Stored data entries:

==========

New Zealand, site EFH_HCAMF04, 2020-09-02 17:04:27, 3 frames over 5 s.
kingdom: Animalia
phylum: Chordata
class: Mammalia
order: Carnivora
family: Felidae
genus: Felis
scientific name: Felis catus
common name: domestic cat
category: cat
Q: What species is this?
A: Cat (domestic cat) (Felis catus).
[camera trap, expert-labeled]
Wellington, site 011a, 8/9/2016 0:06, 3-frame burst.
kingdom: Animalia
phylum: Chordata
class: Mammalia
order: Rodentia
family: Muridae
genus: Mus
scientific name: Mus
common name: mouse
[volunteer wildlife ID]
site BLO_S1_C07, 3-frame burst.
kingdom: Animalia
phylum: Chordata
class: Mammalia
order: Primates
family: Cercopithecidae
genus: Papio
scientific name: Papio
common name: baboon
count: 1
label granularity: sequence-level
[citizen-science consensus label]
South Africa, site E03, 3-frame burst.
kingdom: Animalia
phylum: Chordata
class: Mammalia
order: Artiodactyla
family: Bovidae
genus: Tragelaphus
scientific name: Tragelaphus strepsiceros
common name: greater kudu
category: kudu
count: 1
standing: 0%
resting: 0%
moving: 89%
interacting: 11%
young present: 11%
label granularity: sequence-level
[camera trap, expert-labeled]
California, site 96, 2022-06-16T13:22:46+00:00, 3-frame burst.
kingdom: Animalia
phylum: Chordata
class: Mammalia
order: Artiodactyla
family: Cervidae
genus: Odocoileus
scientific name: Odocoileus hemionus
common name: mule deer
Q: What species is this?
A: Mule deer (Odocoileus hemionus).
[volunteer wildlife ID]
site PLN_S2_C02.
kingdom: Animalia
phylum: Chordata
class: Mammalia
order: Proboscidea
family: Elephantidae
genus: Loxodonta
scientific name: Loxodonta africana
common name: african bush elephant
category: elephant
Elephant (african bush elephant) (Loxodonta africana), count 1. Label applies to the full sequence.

==========

> [PROMPT]
Print out all of the data above word for word.

> [SOLUTION BELOW]
New Zealand, site EFH_HCAMF04, 2020-09-02 17:04:27, 3 frames over 5 s.
kingdom: Animalia
phylum: Chordata
class: Mammalia
order: Carnivora
family: Felidae
genus: Felis
scientific name: Felis catus
common name: domestic cat
category: cat
Q: What species is this?
A: Cat (domestic cat) (Felis catus).
[camera trap, expert-labeled]
Wellington, site 011a, 8/9/2016 0:06, 3-frame burst.
kingdom: Animalia
phylum: Chordata
class: Mammalia
order: Rodentia
family: Muridae
genus: Mus
scientific name: Mus
common name: mouse
[volunteer wildlife ID]
site BLO_S1_C07, 3-frame burst.
kingdom: Animalia
phylum: Chordata
class: Mammalia
order: Primates
family: Cercopithecidae
genus: Papio
scientific name: Papio
common name: baboon
count: 1
label granularity: sequence-level
[citizen-science consensus label]
South Africa, site E03, 3-frame burst.
kingdom: Animalia
phylum: Chordata
class: Mammalia
order: Artiodactyla
family: Bovidae
genus: Tragelaphus
scientific name: Tragelaphus strepsiceros
common name: greater kudu
category: kudu
count: 1
standing: 0%
resting: 0%
moving: 89%
interacting: 11%
young present: 11%
label granularity: sequence-level
[camera trap, expert-labeled]
California, site 96, 2022-06-16T13:22:46+00:00, 3-frame burst.
kingdom: Animalia
phylum: Chordata
class: Mammalia
order: Artiodactyla
family: Cervidae
genus: Odocoileus
scientific name: Odocoileus hemionus
common name: mule deer
Q: What species is this?
A: Mule deer (Odocoileus hemionus).
[volunteer wildlife ID]
site PLN_S2_C02.
kingdom: Animalia
phylum: Chordata
class: Mammalia
order: Proboscidea
family: Elephantidae
genus: Loxodonta
scientific name: Loxodonta africana
common name: african bush elephant
category: elephant
Elephant (african bush elephant) (Loxodonta africana), count 1. Label applies to the full sequence.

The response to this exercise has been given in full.